Retailer Computer.com, for example, will spend $3 million on three spots: one during the Super Bowl’s fourth quarter and two during pre-game show coverage.
Computer.com CEO Mike Zapolin said he chose to spend much of his marketing budget on the game upon the advice of Monster.com’s Jeff Taylor, an investor in Computer.com. Monster made waves last year when it became one of the first dot.coms to advertise during the big game.
Zapolin said the Computer.com spots will poke fun at the growing crop of irreverent dot.com advertisements.
“It’s one of the only times in the entire television experience that you’re watching those commercials from an entertainment standpoint,” Zapolin said. “Since I know I’m going to use that time to the best of my ability, I would pay $5 million if they told me to.”
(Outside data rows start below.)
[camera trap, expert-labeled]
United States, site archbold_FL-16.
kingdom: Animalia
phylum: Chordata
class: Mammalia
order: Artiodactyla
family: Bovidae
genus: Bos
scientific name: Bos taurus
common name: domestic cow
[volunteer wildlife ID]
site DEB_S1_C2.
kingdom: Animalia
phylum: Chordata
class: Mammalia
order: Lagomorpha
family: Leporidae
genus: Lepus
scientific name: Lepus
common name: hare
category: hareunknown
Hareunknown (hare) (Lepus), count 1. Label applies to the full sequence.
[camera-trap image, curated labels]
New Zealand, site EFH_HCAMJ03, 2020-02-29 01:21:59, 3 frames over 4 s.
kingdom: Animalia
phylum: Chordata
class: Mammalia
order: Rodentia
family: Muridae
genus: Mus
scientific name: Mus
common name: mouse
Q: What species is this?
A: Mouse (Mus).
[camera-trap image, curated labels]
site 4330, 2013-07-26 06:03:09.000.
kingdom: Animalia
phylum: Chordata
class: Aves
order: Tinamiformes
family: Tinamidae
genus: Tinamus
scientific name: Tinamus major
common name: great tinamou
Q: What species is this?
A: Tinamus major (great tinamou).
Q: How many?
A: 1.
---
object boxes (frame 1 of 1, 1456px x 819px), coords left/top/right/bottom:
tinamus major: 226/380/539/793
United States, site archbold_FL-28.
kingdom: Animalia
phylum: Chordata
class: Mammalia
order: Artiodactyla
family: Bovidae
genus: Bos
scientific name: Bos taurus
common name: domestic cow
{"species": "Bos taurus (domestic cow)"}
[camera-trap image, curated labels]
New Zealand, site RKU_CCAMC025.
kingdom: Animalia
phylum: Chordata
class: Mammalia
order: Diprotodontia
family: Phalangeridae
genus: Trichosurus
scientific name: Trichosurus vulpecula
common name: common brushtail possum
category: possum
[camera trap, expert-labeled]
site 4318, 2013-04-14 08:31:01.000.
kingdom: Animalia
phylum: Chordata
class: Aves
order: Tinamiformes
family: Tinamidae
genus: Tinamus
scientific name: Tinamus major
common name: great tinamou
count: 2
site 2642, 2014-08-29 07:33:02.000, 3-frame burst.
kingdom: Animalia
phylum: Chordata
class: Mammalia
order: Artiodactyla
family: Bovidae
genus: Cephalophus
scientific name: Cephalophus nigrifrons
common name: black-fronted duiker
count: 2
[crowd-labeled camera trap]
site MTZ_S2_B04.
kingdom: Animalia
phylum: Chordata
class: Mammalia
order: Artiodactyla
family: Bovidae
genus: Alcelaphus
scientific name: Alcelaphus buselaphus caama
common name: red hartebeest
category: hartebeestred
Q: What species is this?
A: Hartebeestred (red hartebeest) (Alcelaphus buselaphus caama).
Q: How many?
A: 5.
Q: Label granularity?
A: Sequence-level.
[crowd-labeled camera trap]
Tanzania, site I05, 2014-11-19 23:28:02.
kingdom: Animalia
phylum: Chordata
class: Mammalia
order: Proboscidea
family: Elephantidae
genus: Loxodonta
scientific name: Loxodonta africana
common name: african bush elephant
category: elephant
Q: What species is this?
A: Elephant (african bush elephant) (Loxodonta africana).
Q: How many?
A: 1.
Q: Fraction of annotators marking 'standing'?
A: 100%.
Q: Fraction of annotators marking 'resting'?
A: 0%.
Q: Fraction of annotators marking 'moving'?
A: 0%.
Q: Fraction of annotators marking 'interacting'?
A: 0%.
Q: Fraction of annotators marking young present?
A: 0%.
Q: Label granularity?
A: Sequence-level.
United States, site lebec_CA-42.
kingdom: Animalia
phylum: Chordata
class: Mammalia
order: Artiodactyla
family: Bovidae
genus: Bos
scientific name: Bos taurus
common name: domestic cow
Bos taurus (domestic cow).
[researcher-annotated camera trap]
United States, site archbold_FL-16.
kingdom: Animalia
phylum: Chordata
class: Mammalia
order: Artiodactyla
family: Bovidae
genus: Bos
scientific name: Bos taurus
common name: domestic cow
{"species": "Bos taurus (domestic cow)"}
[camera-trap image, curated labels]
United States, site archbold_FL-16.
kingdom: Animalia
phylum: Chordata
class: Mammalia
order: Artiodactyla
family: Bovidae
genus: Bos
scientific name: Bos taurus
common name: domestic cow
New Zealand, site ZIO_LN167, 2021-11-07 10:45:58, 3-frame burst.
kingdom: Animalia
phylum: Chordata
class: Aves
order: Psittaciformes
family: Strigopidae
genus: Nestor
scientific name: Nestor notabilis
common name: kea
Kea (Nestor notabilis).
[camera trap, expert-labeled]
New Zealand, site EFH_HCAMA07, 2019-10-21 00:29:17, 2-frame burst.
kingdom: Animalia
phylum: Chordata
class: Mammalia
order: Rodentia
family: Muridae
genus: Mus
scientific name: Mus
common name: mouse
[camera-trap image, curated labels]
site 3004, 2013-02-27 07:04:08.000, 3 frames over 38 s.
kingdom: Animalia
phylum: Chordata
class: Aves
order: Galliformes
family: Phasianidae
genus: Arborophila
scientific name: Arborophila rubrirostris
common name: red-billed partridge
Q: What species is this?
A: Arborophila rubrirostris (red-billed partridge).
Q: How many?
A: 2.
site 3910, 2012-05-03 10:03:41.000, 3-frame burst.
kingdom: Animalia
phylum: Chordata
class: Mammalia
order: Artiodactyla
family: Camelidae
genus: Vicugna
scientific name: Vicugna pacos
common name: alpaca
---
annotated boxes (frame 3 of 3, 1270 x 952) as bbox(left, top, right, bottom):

Computers.com hopes to target women, seniors and the investment community. The Super Bowl spot is a key element in the company’s plan to go public by next summer.
Zapolin, who will spend around $500,000 to create the ad, said he avoided placing spots in the early January college bowl games in case Y2K wreaks havoc and gives the computer industry a host of public relations problems.
Other dot.coms joining the Super Bowl party include Angeltips.com, DowJones.com, Kforce.com, OurBeginning.com, Pets.com and Screamingmedia.com. Pioneers HotJobs.com and Monster.com will make return appearances.
Pets.com plans to showcase its Pets.com Sock Puppet in three spots that will run before, during and after the game.
“We see it as efficient investment,” said John Hommeyer, vice president of marketing. “The sock puppet allows us to break through the clutter.”
Traditional advertisers include Anheuser-Busch, BMW, Buena Vista Pictures, Federal Express, Frito Lay, Pepsi-Cola, Titan Sports and Visa.
ABC sources say that there are still a few spots available in the pre-game show for advertisers that the network can’t accommodate in the game itself.
Dot.coms remain the fastest-growing category among advertisers in most media. Competitive Media Reporting estimates that dot.coms will spend $1.2 billion in all categories in 1999, up from $279 million in 1997 and $546 million in 1998.